Identify the traits of your top performing employees and hire people like them, but without the discrimanatory bias of traditional recruiting. That’s the promise of Pymetrics, an artificial intelligence startup that today announced $8 million in new funding on stage at TechCrunch Disrupt SF. Pymetrics’ goal is “making the world a fairer place” by dismantling hiring discrimination like sexism, racism, agees, and classism.
Anyone can play the Pymetrics test games and get scored on different hireable traits, plus see suggestions for job types they’d be great at.
Here’s how it works. A company’s all-star employees play Pymetrics’ set of games that assess things like memory, emotion detection, risk-taking, fairness, and focus. Pymetrics determines what traits equate to high performance for specific roles in the company.
Then recruiting candidates take the same test, which is scored by AI instead of humans so a person’s name, gender, skin, color, age, or resume aren’t factored in. Finally, Pymetrics recommends companies hire people who are similar on the inside to their best workers, but not necessarily on the outside.
The result is a hiring process that doesn’t preference white guys from elite schools who were on the sailing team just like the recruiter. Instead, it finds the best people for the job, regardless of their backgrounds. That leads companies to find amazing talent that’s been overlooked because of what they look like, or because they went to community college or haven’t worked at popular companies.
“The resume is the most biased piece of information used in the hiring process” says Pymetrics co-founder Frida Polli. The average resume gets scanned for six-seconds, and mostly just surfaces name-brand experience that looks good on paper rather than what makes someone good at a job. “Google did the famous study of resumes and performance test scores, and found an extremely small correlation” Polli tells TechCrunch.
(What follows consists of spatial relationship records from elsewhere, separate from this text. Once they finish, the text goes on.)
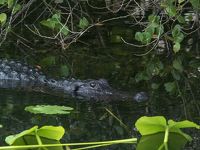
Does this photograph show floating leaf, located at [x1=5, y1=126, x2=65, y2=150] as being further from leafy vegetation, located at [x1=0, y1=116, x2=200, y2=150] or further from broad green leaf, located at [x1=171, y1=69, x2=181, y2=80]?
broad green leaf, located at [x1=171, y1=69, x2=181, y2=80]

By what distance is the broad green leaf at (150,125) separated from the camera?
2586mm

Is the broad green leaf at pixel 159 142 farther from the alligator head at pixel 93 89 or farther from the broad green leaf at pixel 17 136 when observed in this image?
the alligator head at pixel 93 89

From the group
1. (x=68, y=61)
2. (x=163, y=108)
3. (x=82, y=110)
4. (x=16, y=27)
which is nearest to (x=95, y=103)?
(x=82, y=110)

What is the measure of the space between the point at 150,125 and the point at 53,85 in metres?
1.65

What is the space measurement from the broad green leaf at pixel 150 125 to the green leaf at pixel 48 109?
0.82 meters

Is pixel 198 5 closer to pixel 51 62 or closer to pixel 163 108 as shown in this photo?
pixel 163 108

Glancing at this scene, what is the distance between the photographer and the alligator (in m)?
3.89

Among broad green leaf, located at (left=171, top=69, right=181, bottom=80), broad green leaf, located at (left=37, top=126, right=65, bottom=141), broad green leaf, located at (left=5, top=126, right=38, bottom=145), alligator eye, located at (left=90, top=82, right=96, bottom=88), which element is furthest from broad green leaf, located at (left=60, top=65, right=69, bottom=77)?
broad green leaf, located at (left=5, top=126, right=38, bottom=145)

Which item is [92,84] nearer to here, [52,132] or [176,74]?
[176,74]

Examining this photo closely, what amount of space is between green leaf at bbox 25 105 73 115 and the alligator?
0.43 meters

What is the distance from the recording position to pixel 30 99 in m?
3.78

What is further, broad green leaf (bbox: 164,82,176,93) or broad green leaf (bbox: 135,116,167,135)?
broad green leaf (bbox: 164,82,176,93)

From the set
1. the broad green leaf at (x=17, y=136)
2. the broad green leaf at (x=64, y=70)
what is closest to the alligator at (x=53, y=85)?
the broad green leaf at (x=64, y=70)

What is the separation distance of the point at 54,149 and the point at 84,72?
1.84 m
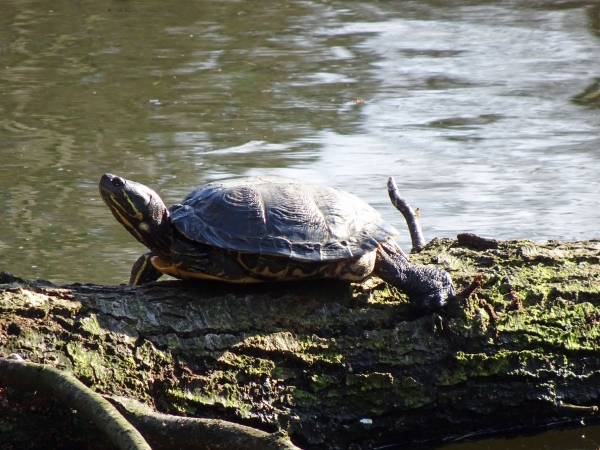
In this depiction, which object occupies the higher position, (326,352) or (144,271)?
(144,271)

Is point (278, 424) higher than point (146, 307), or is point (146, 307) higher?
point (146, 307)

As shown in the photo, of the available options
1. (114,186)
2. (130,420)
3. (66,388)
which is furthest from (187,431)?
(114,186)

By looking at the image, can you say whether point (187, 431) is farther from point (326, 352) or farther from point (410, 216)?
point (410, 216)

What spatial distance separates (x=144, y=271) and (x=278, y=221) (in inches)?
23.6

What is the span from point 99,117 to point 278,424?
19.2 ft

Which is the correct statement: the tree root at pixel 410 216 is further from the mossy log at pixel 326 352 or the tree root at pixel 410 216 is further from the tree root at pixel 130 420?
the tree root at pixel 130 420

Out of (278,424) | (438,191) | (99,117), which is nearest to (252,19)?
(99,117)

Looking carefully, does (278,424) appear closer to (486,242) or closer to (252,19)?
(486,242)

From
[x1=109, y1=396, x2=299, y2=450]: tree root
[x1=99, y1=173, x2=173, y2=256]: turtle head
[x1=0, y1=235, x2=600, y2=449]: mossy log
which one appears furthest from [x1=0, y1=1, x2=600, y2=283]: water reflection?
[x1=109, y1=396, x2=299, y2=450]: tree root

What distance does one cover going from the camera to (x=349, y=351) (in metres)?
3.15

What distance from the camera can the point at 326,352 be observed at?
A: 3.12 metres

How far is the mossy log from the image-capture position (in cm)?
284

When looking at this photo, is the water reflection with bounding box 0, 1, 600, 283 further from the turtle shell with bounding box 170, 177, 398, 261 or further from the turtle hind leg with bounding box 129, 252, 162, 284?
the turtle shell with bounding box 170, 177, 398, 261

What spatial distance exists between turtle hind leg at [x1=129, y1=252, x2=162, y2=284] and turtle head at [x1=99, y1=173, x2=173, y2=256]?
0.20 meters
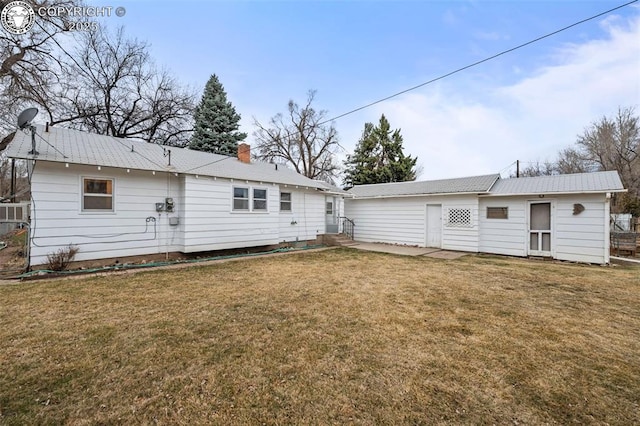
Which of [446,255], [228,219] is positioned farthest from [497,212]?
[228,219]

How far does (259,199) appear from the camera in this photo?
10625 millimetres

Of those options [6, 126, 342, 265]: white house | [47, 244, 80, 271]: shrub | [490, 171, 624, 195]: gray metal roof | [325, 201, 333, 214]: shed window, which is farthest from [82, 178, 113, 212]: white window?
[490, 171, 624, 195]: gray metal roof

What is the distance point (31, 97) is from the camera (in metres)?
12.5

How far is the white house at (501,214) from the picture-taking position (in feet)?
30.3

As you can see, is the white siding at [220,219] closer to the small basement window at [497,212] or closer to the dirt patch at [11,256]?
the dirt patch at [11,256]

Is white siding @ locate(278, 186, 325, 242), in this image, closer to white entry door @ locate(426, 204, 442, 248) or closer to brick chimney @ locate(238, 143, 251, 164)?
brick chimney @ locate(238, 143, 251, 164)

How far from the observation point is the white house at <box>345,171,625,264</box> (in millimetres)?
9250

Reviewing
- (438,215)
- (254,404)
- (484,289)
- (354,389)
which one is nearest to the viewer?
(254,404)

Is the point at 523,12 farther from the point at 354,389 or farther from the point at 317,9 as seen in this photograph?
the point at 354,389

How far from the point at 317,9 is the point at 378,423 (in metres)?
12.1

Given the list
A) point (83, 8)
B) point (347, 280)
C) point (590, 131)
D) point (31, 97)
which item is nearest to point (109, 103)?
point (31, 97)

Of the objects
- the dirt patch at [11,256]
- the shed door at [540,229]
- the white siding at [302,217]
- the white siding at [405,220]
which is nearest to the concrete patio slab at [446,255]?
the white siding at [405,220]

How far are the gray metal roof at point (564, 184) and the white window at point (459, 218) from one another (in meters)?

Pymetrics’ insights can make companies better at hiring at a time when it’s becoming clear that talent is the big differentiator between success and failure. That’s why JAZZ Venture Partners led the $8 million Series B, and its partner Zach Lynch will join the startup’s board. The round also includes return support from Khosla Ventures, Randstad Innovation Fund, and BBG Ventures. Pymetrics also received a grant from The Rockefeller Foundation that will fund access to the software for companies that use it to hire high-potential at-risk youth.
Bringing Pymetrics to $17 million in total funding, the new capital will go towards expanding Pymetrics’ London and Singapore sales office as the company seeks to sign more international clients. It’s already working with 50 enterprise clients including huge companies like Accenture as well as Unilever, which recently put 250,000 of its employees through the Pymetrics test games. Polli says the company drastically increased the quality of candidates it brought in for interviews, becoming 100% more likely to hire them. It also hired new types of people, like one who’d never been on a plane before.
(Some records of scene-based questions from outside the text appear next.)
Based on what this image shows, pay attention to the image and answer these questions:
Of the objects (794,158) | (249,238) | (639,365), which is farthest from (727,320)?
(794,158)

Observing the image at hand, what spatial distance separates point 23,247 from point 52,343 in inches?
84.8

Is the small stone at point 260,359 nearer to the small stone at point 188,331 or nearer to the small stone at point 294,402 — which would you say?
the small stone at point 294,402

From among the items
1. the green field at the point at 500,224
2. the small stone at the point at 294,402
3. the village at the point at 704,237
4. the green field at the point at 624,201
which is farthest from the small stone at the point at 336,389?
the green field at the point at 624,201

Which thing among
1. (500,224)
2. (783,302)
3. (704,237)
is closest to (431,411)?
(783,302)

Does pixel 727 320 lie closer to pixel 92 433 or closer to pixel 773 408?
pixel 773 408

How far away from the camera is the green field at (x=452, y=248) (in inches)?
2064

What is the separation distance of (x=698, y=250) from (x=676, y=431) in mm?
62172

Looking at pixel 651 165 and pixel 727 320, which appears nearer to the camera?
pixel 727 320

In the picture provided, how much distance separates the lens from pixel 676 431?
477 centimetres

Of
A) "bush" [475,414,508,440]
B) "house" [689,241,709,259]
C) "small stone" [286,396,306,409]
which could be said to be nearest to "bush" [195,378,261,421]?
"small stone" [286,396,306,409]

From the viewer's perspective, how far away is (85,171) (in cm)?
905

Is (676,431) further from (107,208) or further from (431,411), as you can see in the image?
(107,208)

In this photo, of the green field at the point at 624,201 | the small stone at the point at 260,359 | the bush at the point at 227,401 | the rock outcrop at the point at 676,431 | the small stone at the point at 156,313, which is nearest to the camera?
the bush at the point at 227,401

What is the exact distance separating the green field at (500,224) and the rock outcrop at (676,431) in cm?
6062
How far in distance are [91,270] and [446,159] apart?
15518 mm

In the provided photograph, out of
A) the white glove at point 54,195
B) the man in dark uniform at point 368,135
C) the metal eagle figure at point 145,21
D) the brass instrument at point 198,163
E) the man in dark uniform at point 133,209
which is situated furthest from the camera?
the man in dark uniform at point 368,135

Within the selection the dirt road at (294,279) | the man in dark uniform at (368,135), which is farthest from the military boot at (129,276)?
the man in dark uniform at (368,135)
But Polli stresses that the goal isn’t to replace recruiters with AI, or make companies more efficient so they can lay off employees. Instead, its goal is to let employers reassign their recruiters from haphazard resume-scanning to outreach so they improve their candidate pool. Similarly, instead of eliminating jobs with fewer more skilled employees, Pymetrics believes employers can get staff working on harder problems to boost the business’ top line.
The challenge will be getting recruiters to adopt this bold new model of hiring, and overcoming their fears of being made obsolete.
I tried Pymetrics’ battery of games and not only were they fun, but they made me assess what traits I could improve in myself. It’s time we moved past using Ivy League degrees, past lucky breaks, and discriminatory pattern matching to sort people into careers. We have the technology to understand people’s underlying skills. With AI that doesn’t see race or sex or expensive suits, merit can shine through.